Teacher Liz Berry staged the odd repast to make a few points about nutrition, and the Associated Press picked up the news of the freaky lab exercise. To be her chef, Berry enlisted Elaine Duty, whose bent for insectivory grew out of a survival course she led for teenagers at a church camping program. Her gist was that certain insects could be a good protein source in an emergency.
“If you’re lost in the wilderness, eating insects can keep you from starving to death,” Duty told the children. “Some American soldiers survived POW camps in Vietnam by eating cockroaches.”
Cockroaches? That must have made crickets and mealworms more appealing. Yes and no. “I wish I had been absent today,” said one student, but another said he could have eaten 2,000, and a third asked for seconds.

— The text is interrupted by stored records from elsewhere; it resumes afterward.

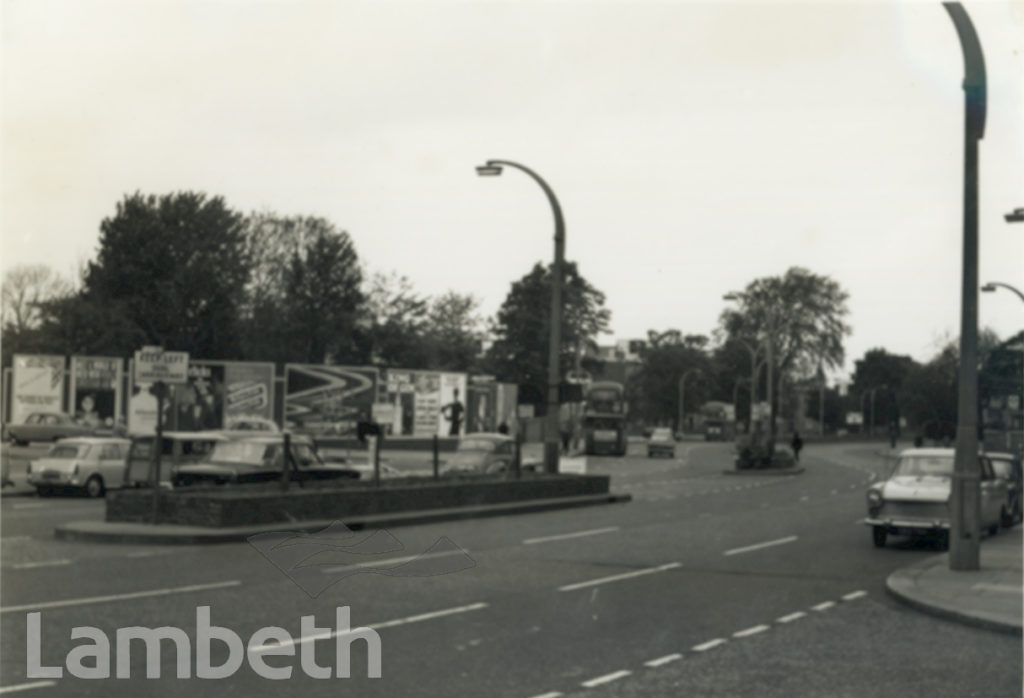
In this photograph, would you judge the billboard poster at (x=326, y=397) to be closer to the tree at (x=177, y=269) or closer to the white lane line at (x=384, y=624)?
the tree at (x=177, y=269)

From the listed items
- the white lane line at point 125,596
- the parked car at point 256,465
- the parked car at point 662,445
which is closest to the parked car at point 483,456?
the parked car at point 256,465

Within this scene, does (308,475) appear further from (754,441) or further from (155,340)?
(155,340)

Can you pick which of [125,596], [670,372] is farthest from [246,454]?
[670,372]

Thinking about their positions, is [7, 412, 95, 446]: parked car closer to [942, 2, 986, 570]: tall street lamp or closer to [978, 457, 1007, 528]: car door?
[978, 457, 1007, 528]: car door

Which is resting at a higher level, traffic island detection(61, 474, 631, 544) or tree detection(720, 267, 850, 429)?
tree detection(720, 267, 850, 429)

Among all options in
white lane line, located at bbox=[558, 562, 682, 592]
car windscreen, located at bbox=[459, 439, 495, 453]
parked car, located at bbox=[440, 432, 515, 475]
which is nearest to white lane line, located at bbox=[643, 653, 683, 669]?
white lane line, located at bbox=[558, 562, 682, 592]

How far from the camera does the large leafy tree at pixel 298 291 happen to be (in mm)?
75062

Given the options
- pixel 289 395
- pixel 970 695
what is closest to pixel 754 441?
pixel 289 395

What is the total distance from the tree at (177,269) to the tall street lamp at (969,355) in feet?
200

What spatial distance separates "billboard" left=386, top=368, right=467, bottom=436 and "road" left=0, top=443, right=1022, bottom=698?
43.9m

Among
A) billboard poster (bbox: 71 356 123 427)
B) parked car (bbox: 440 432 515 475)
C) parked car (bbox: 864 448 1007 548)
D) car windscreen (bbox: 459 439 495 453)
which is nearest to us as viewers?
parked car (bbox: 864 448 1007 548)

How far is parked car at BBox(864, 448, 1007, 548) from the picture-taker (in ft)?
67.2

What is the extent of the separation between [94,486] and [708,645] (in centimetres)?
2236

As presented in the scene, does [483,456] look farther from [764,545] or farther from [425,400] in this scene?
[425,400]
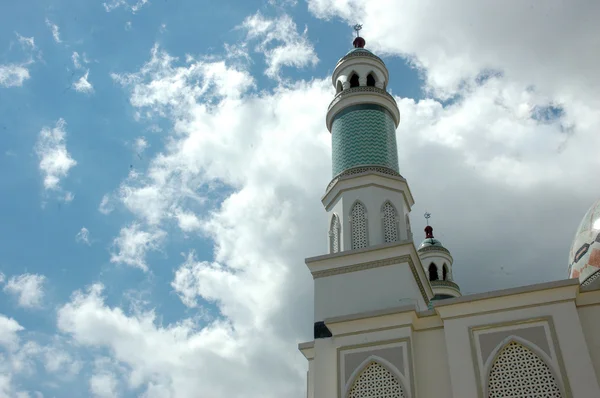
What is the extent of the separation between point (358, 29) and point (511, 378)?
28.0 ft

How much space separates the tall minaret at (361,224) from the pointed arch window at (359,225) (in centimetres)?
2

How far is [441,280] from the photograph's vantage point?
55.1 ft

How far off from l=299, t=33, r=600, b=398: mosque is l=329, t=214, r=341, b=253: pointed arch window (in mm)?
19

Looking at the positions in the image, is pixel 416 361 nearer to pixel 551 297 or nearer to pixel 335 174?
pixel 551 297

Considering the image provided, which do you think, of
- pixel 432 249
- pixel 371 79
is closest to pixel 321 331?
pixel 371 79

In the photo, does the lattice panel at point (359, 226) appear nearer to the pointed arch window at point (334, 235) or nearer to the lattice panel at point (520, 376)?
the pointed arch window at point (334, 235)

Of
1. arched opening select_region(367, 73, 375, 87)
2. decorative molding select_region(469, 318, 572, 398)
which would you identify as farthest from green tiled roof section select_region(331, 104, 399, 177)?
decorative molding select_region(469, 318, 572, 398)

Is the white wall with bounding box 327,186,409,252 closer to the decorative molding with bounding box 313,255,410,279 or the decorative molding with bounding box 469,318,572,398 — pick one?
the decorative molding with bounding box 313,255,410,279

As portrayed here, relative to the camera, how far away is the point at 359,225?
9.87 metres

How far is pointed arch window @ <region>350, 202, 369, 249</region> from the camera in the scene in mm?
9703

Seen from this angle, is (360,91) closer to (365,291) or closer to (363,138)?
(363,138)

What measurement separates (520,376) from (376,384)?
1824mm

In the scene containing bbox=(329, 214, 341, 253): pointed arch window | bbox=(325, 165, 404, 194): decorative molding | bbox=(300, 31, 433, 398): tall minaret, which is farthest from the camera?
bbox=(325, 165, 404, 194): decorative molding

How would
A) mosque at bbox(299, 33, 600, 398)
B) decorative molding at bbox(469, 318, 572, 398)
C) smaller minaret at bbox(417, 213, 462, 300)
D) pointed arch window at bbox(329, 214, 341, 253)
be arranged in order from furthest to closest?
smaller minaret at bbox(417, 213, 462, 300)
pointed arch window at bbox(329, 214, 341, 253)
mosque at bbox(299, 33, 600, 398)
decorative molding at bbox(469, 318, 572, 398)
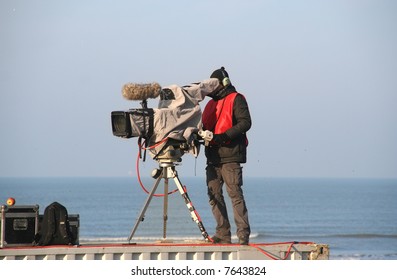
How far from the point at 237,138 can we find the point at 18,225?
8.27 feet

Elaine Duty was ahead of her time, says David George Gordon, author of the popular Eat-a-Bug Cookbook, published in 1998, which is just what you think it is, a collection of buggy recipes, all tested by Gordon. He’s done much to raise awareness of the culinary potential of insects, as have the TV shows Fear Factor and Survivor. “Then there’s that guy Andrew Zimmer, who’s always eating weird food,” says Gordon, who has demonstrated his recipes in 30 states and three other countries and wowed ’em in May at Broad Appétit, a new food festival on Richmond’s Broad Street.

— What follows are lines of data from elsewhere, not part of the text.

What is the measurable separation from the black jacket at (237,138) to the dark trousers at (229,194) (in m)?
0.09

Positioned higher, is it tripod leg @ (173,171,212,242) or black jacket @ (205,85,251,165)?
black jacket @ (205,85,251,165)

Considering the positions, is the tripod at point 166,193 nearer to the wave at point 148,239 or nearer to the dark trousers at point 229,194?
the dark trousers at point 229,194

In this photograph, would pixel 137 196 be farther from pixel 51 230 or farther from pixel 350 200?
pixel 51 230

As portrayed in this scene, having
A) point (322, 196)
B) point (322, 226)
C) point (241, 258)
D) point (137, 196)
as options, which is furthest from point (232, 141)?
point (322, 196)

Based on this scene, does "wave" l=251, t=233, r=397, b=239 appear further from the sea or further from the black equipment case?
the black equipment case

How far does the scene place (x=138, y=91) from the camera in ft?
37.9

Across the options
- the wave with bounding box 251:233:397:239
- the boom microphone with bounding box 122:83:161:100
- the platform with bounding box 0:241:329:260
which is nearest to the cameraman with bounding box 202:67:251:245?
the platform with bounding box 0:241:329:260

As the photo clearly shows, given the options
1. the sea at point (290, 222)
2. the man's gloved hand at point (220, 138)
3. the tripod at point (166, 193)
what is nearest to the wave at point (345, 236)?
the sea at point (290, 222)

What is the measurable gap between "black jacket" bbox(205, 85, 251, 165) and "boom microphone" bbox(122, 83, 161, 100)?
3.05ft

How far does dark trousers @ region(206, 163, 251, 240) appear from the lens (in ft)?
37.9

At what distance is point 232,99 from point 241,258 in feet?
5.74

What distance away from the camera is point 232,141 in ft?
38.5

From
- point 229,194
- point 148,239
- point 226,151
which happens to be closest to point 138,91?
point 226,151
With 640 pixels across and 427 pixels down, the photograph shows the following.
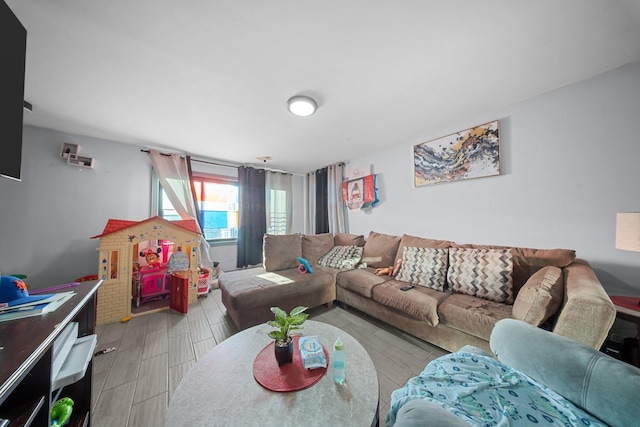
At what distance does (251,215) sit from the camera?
12.9 feet

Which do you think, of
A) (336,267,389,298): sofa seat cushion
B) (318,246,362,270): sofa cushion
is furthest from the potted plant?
(318,246,362,270): sofa cushion

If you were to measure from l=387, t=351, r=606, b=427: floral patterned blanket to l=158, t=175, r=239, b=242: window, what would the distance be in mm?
3684

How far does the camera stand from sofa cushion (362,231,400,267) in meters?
2.63

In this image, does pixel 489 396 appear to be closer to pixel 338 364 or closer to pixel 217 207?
pixel 338 364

Despite the popular interest, though, Gordon doesn’t see insects as ever being a mass-market food because “in Euro-American cultures, we hate insects on so many levels.” (Especially the kitchen level, though few of us have a problem with their cousins, shrimp, lobster and crayfish.) In many other cultures, though, insects are real food, not novelty items, he says. In the Mexican state of Oaxaca, for example, grasshopper tacos are a fave, and in South Africa, mopane worms (the caterpillars of a certain moth species) are harvested and dried. “They’re so popular, there are mopane-worm bandits who will raid a village at gunpoint and take the year’s crop,” Gordon says.